Paylaşımlı ekonomi her geçen gün gelişmekte ve yeni girişim alanlarının çıkmasına olanak sağlamakta. Airbnb, Uber, Blablacar gibi başarılı örnekler hayatımızın bir parçası olmaya başladı. Yeni örnekleri de yavaş yavaş karşımıza çıkıyor.
İzmir’e gidiyorum gelirken ne getireyim? Londra’dan bir şey istiyor musun? İş için Bursa’ya gidiyorum var mı bir isteğin? Berlin’e akrabalarımı ziyarete gidiyorum, ne istersin? Gibi soruları hepimiz sormuşuzdur.
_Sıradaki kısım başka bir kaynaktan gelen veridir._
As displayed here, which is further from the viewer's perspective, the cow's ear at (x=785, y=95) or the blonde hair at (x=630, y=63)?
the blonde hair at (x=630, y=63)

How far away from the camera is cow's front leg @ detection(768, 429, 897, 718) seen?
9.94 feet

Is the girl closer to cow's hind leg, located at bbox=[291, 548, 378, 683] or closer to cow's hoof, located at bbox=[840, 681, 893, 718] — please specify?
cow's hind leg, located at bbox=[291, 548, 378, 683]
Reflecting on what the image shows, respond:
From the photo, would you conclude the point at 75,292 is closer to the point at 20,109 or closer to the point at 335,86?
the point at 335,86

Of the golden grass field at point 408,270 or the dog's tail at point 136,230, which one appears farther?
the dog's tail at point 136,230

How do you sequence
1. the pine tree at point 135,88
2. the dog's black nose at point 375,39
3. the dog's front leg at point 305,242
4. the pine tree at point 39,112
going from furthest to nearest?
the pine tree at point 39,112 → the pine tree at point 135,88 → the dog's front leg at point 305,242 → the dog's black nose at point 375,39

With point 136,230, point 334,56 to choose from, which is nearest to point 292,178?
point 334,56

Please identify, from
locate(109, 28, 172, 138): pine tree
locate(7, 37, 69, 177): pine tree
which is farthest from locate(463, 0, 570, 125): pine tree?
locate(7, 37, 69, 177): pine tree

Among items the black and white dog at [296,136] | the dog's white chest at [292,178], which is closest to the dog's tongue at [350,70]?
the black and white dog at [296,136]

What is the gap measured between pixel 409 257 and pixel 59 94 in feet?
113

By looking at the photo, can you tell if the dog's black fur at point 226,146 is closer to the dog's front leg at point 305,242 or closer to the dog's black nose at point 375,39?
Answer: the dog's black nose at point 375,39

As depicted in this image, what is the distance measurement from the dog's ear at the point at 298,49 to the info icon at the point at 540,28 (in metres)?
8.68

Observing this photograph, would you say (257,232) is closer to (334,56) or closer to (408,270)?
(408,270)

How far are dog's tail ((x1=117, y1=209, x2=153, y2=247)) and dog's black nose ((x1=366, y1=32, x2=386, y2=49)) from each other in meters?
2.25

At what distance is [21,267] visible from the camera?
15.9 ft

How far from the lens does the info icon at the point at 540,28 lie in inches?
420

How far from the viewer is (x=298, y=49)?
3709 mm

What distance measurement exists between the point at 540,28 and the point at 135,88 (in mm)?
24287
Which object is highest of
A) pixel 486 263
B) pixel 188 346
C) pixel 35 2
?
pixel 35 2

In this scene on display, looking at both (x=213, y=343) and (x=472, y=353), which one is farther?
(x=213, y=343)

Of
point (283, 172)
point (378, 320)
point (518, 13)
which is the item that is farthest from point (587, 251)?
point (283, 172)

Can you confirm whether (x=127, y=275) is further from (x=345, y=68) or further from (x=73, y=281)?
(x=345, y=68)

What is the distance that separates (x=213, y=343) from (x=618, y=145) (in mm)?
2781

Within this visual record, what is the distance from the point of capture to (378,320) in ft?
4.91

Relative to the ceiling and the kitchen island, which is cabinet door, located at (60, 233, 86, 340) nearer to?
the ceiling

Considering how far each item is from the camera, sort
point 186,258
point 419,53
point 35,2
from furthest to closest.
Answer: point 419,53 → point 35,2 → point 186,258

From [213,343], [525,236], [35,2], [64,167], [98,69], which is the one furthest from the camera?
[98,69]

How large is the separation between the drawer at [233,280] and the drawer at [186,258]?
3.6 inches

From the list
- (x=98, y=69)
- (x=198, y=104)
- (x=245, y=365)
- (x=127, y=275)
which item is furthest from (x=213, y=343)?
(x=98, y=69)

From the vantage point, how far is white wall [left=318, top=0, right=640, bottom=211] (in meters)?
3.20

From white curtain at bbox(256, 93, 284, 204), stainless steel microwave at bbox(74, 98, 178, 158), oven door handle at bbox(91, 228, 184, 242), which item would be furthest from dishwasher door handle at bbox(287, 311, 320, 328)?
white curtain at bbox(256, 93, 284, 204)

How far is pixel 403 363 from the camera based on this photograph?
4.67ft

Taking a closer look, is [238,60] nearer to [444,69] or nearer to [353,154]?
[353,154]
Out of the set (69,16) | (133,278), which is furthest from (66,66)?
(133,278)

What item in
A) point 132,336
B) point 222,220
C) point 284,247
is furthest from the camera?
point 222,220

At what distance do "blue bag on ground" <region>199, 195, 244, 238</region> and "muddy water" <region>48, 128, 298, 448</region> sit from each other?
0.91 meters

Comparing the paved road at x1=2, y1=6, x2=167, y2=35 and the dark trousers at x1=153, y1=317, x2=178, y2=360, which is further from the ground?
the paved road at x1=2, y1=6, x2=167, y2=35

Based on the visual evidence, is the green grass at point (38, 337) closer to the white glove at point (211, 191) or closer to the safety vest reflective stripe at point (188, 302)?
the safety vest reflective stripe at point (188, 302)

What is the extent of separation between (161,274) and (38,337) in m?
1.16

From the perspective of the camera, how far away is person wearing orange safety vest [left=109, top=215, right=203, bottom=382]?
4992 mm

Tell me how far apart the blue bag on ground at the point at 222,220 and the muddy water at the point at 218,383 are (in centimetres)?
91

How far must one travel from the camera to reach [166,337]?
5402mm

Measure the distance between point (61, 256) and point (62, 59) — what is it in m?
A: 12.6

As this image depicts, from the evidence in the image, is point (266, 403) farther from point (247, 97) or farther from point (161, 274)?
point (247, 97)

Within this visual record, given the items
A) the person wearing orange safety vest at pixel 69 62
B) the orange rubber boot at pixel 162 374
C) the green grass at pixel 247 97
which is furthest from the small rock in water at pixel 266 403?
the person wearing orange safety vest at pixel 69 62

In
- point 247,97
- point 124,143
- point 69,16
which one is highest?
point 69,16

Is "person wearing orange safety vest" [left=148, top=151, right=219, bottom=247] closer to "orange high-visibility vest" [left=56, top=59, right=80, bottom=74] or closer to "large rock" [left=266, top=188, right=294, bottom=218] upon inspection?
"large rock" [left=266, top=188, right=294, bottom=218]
Seyahat ettiğimizde, ister tatil ister iş için olsun, mutlaka yakınlarımıza, etrafımıza istediği bir şey olup olmadığını sorarız ve genelde istekler o kadar çok olur ki bavullara sığmaz insan kendini noel baba gibi hisseder. Bazen de istediğimiz bir şey olsa da sorulduğu anda aklımıza gelmez, neyse bir dahaki sefere biri gittiğinde isterim deriz. Bir dahaki sefer altı ay sonra da olabilir, bir yıl da.
Özellikle yurtdışında yaşayanlar iyi bilirler, gidilen her yerden aileye arkadaşlara mutlaka bir şeyler getirilir. Çok seyahat edenler de zaten bir şekilde çantalarında hep birilerine bir şeyler taşırlar. Ancak bunların hepsinde eksik olan şey, sürekliliğin olmamasıdır; tabii bir de tanıdığımız insanlara kendi çevremize bağlı kalırız. Bazen çok istediğimiz bir şey olsa da geçen sefer sormuştum şimdi ayıp olmasın der aynı kişiden bir şeyler istemeye çekiniriz.
Picktup, çok seyahat eden, yurtdışında okuyan/yaşayan veya tatil yapan insanlarla; bir yerlerden bir şeyler getirtmek isteyen insanları birbirine bağlayan bir sistem.
Diyelim ki Amerika’ya gittiniz, Picktup üzerinden teklif geldi ve sizden Iphone istedi. Hem telefonu isteyen kişiye getirip hemde para kazanabilirsiniz. Bu platforma www.picktup.com adresinden ulaşabilirsiniz.
Yani bu demek oluyor ki artık bir yerlerden bir şey getirtmek için akrabalarımızın arkadaşlarımızın bir yerlere gitmesini beklemek zorunda değiliz. Her an her yerde birileri nasılsa seyahat ediyor, neden onlardan istemeyelim?
Sizin de bavulunuzda Picktup için yer var mı?